The use of molecular codes for cell and synapse-specific recognition in the nervous system has long been hypothesized to contribute to the functional and morphological diversification of neuronal cells. In fact, several gene families have been identified that encode highly polymorphic neuronal cell surface receptors, which may confer specific neuronal identities and mediate cellular recognition. Remarkable examples of such polymorphic proteins are the neurexins (NRXNs), transmembrane proteins potentially expressed in thousands of distinct variants in the mammalian nervous system. Importantly, NRXNs have emerged as important risk factors in neuropsychiatric disorders such as autism, schizophrenia, and drug abuse [1-7].

The goal of this proposal is to use the molecular diversity of neurexins as an entry point for dissecting functional and structural diversification of neurons. There are three neurexin genes, NRXN1, NRXN2 and NRXN3, each expressed from two alternative promoters. Transcription from the upstream promoter results in larger α-neurexin isoforms, whereas the downstream promoter yields shorter β-neurexins. The majority of NRXN molecular diversity results from extensive alternative splicing at five sites [8, 9], potentially resulting in more than three thousand different isoforms. An attractive model for the function of NRXNs is that they mediate splice isoform-specific biochemical interactions. Support for this idea has come from the analysis of certain alternative splice isoforms where isoform-specific ligands have been discovered (e.g. neuroligins, LRRTMs, Cbln1, and α-DG) [10-14]. However, neurexin variants have only been mapped on the mRNA level as the molecular complexity has hindered a quantitative analysis of the corresponding protein isoforms. In fact, a systematic mapping of any highly polymorphic protein family as not been performed.

In this proposal we will use a systematic proteomics approach for comprehensive mapping of molecular diversity in neuronal cells.

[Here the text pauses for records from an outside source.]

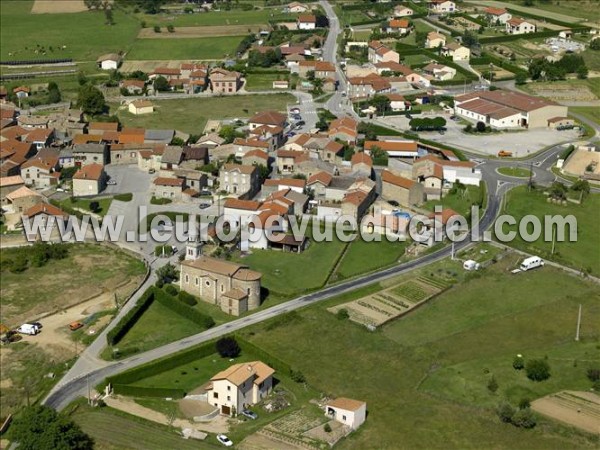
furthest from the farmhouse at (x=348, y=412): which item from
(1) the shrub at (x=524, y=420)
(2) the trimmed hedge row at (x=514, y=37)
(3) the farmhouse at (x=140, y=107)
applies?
(2) the trimmed hedge row at (x=514, y=37)

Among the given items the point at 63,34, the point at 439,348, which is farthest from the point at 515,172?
the point at 63,34

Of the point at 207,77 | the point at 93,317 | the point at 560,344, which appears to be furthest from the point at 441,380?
the point at 207,77

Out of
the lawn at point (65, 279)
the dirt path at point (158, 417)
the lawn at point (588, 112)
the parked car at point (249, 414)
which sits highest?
the lawn at point (588, 112)

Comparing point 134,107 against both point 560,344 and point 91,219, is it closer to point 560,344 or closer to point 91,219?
point 91,219

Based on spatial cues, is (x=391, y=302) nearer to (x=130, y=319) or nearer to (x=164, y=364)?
(x=164, y=364)

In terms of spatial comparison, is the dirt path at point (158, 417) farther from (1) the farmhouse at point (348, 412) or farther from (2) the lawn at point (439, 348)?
(2) the lawn at point (439, 348)

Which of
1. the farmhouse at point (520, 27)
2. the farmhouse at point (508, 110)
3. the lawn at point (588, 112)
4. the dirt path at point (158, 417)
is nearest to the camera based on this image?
the dirt path at point (158, 417)

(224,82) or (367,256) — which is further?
(224,82)
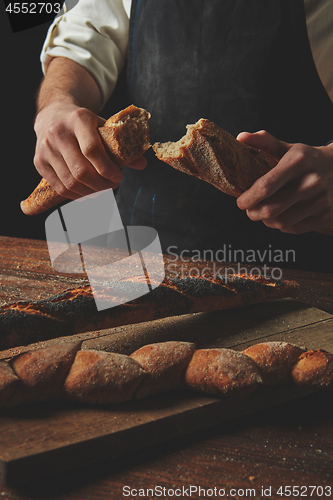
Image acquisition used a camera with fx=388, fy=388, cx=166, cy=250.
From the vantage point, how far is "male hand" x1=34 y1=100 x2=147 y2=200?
1.14 meters

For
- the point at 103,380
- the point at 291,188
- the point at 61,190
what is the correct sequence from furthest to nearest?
the point at 61,190
the point at 291,188
the point at 103,380

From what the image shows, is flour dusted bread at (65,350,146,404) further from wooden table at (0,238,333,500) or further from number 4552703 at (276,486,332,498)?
number 4552703 at (276,486,332,498)

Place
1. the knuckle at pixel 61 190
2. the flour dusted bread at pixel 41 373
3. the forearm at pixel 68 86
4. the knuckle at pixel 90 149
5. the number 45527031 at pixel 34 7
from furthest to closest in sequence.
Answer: the number 45527031 at pixel 34 7 → the forearm at pixel 68 86 → the knuckle at pixel 61 190 → the knuckle at pixel 90 149 → the flour dusted bread at pixel 41 373

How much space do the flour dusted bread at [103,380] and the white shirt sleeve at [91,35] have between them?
1540 mm

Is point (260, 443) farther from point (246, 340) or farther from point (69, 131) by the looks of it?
point (69, 131)

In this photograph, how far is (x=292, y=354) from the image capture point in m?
0.95

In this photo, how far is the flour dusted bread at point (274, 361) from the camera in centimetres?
92

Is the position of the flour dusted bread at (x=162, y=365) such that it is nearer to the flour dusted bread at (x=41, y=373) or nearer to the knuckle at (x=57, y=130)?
the flour dusted bread at (x=41, y=373)

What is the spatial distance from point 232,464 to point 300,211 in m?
0.83

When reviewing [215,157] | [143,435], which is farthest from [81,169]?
[143,435]

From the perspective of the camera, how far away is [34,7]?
304cm

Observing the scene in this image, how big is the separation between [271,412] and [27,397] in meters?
0.55

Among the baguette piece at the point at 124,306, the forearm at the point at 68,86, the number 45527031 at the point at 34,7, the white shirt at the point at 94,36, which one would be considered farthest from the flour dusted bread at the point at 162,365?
the number 45527031 at the point at 34,7

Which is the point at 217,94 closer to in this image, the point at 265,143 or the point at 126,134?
the point at 265,143
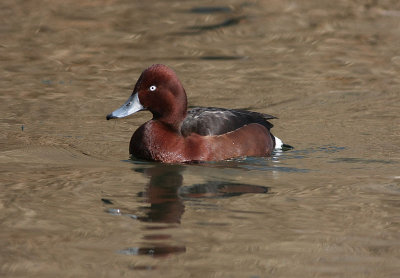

Specifically, we will address the following aims:

Aim 1: We will perform a comprehensive isoform mapping of neurexin variants in developing and adult mouse brain.

Aim 2: We will use the methods established for isoform mapping to probe modification of the neurexin proteome after learning paradigms and ablation of a mRNA splicing factor.

Aim 3: We will probe the logic of neurexin isoform diversity by correlating it with protein levels of regulators of neuronal function and synaptic connectivity.